We have to get creative to find ways to prevent distracted driving

Distracted driving is as big of a problem as drunk driving – if not bigger. Few people drink all day, but on average, each American checks his or her phone 80 times per day. That means Americans can't go twelve minutes without checking their phone, according to this article on distracted driving. Chances are, most Americans are going to spend some of that time driving. And if you check your phone while you’re driving, it's like you’re driving with your eyes closed for five seconds. Five seconds is about the amount of time it takes to read or send a text. If you're on the highway while doing so? That’s like driving the length of a football field at highway speed with your eyes closed.

Unless you’ve been living under a rock, you know all that. The question is, how to stop this terribly dangerous habit?

New technology is available that may help police officers enforce distracted driving laws, which nearly every state has introduced. Called the textalyzer, it allows police officers to determine if a driver was using a cell phone at the time of a traffic violation or car accident. Currently being debated in New York state about how this technology might be used, it could be coming to a Whatcom County police officer near you someday, if Washington were to adopt this.

Raw records →
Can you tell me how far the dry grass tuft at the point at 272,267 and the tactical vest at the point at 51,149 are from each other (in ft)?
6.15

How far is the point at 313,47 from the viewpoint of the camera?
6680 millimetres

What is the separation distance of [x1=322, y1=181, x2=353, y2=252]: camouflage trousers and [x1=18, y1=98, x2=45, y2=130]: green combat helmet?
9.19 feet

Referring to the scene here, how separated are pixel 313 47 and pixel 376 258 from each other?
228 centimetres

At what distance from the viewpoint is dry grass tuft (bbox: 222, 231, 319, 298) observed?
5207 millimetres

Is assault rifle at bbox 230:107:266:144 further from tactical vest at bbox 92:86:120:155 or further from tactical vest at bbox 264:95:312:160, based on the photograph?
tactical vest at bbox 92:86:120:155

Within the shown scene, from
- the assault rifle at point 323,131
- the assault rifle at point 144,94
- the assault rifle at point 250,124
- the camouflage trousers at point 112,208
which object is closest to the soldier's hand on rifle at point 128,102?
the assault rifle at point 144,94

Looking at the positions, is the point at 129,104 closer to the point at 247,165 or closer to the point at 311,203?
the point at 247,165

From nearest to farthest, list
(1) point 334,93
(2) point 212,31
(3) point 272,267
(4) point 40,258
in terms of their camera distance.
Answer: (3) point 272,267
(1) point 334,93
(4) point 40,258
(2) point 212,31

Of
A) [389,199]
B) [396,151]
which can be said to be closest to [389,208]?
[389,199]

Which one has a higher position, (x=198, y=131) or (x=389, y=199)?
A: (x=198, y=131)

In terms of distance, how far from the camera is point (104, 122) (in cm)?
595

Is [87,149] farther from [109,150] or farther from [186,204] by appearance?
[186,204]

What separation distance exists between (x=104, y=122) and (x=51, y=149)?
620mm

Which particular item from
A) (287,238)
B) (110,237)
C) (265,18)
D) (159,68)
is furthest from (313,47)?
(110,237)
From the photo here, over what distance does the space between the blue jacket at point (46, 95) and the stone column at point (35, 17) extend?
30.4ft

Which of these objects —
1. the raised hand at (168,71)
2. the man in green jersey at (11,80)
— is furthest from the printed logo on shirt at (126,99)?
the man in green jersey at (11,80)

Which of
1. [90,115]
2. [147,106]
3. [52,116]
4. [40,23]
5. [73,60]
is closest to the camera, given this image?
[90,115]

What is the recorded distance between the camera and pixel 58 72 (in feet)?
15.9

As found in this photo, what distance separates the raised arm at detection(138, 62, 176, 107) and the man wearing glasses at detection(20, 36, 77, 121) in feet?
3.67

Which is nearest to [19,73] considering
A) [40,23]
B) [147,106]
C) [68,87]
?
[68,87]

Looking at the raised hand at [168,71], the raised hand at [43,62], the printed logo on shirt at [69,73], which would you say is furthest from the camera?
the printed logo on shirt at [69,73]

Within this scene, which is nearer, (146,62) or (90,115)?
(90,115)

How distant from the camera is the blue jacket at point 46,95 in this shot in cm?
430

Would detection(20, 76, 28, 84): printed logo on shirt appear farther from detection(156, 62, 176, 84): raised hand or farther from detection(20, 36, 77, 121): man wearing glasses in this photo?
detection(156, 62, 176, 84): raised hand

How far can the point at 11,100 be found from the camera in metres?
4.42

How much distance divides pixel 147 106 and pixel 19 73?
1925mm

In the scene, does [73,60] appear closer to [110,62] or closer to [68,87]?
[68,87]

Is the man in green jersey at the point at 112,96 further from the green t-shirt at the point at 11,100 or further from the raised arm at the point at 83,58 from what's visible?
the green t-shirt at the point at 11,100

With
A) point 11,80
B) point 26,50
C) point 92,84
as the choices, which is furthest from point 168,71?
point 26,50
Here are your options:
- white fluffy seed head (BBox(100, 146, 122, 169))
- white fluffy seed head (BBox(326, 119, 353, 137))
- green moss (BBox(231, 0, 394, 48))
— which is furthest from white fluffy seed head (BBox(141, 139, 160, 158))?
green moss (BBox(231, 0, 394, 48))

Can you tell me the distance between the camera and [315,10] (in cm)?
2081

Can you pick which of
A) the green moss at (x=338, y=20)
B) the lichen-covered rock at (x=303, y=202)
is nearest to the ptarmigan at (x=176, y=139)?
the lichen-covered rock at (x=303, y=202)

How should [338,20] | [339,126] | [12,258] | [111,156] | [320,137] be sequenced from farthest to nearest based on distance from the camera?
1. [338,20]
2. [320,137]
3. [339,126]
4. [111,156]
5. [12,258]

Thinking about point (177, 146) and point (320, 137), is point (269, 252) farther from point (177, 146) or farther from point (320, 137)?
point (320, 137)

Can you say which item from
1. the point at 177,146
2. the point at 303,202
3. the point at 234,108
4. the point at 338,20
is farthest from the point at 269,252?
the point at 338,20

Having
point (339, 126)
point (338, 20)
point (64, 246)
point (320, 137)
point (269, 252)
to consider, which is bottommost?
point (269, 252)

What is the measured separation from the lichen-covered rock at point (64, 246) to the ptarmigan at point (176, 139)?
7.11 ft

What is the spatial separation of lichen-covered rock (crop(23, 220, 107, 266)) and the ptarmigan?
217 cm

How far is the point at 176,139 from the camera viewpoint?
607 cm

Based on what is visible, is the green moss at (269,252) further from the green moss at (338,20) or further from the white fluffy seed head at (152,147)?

DIRECTIONS →
1. According to the distracted driving article, how many times per day does the average American check his or her phone?
2. Please reproduce the passage of the distracted driving article that begins at the words "Unless you’ve been" and stops after "to adopt this.".

RESPONSES IN ORDER →
1. 80 times per day.

2.
Unless you’ve been living under a rock, you know all that. The question is, how to stop this terribly dangerous habit?

New technology is available that may help police officers enforce distracted driving laws, which nearly every state has introduced. Called the textalyzer, it allows police officers to determine if a driver was using a cell phone at the time of a traffic violation or car accident. Currently being debated in New York state about how this technology might be used, it could be coming to a Whatcom County police officer near you someday, if Washington were to adopt this.